30 December 2024 at 06:19
A photo shows brown grass in the foreground, in front of some rescue workers with yellow flags standing in front of the burnt tail of an aircraft, in front of a glass airport building and a blue sky
Recovery teams work on Monday at the scene where a Jeju Air Boeing 737-800 series aircraft crashed and burst into flames at Muan International Airport in South Korea.

JUNG YEON-JE/AFP via Getty Images

  • Tens of thousands of passengers are reportedly canceling flights with Jeju Air, South Korean media said.
  • That's after one of its jets crashed on Sunday.
  • 179 people — almost everyone on board — died in the crash, officials said. The cause is being investigated.

Passengers with the South Korean airline Jeju Air are canceling tickets after one of its aircraft crashed, killing 179 people.

The airline said that 68,000 flight reservations had been canceled as of 1 p.m. on Monday, South Korea's Yonhap news agency reported.

Most of the cancellations happened after Flight 7C2216 crashed on Sunday.

Some 33,000 of the cancellations were for domestic flights, and 34,000 for international flights, the report said. Jeju is South Korea's biggest low-cost airline.

The Boeing 737-800 crashed while trying to land at South Korea's Muan International Airport at 9:03 a.m. 179 of the 181 people on board were killed, local authorities said.
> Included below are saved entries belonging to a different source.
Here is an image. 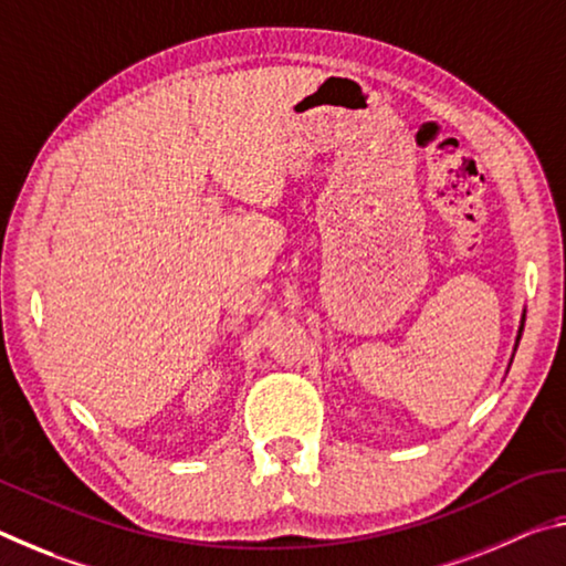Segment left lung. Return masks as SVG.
Here are the masks:
<instances>
[{
	"label": "left lung",
	"mask_w": 566,
	"mask_h": 566,
	"mask_svg": "<svg viewBox=\"0 0 566 566\" xmlns=\"http://www.w3.org/2000/svg\"><path fill=\"white\" fill-rule=\"evenodd\" d=\"M522 332H524V314H522V324H520V332H516V344H520V339H522ZM516 344H514V349H516Z\"/></svg>",
	"instance_id": "obj_1"
}]
</instances>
Footage showed the plane slide on the runway before it came off, hit a barrier, and burst into flames.

The CEO of the airline, Kim E-bae, issued a public apology: "Above all, we express our deepest condolences and apologies to the families of the passengers who lost their lives in this accident.

"At present, the cause of the accident is difficult to determine, and we must await the official investigation results from the relevant government agencies. Regardless of the cause, as CEO, I feel profound responsibility for this incident," he said, according to The Guardian's translation.

On Monday, most of the homepage of the airline's website had been cleared. A black banner on its English-language version said: "We deeply apologize to all those affected by the incident. We will make every effort to resolve the situation. We sincerely regret the distress caused."

Mass cancelations have happened before after major accidents. This includes customers canceling bookings with Malaysia Airlines after two deadly incidents in 2014.

Investigations into the South Korean crash are underway and no cause has been concluded yet.

A bird strike is one possible factor, with an official in South Korea's transport ministry reportedly saying the airport's control tower issued a bird strike warning before the crash.

But experts are skeptical that it would likely be the only reason, as planes are designed with fail safes and with bird strikes in mind.

Video footage showed the plane landing without its landing gear deployed.

Why that was the case is not yet clear.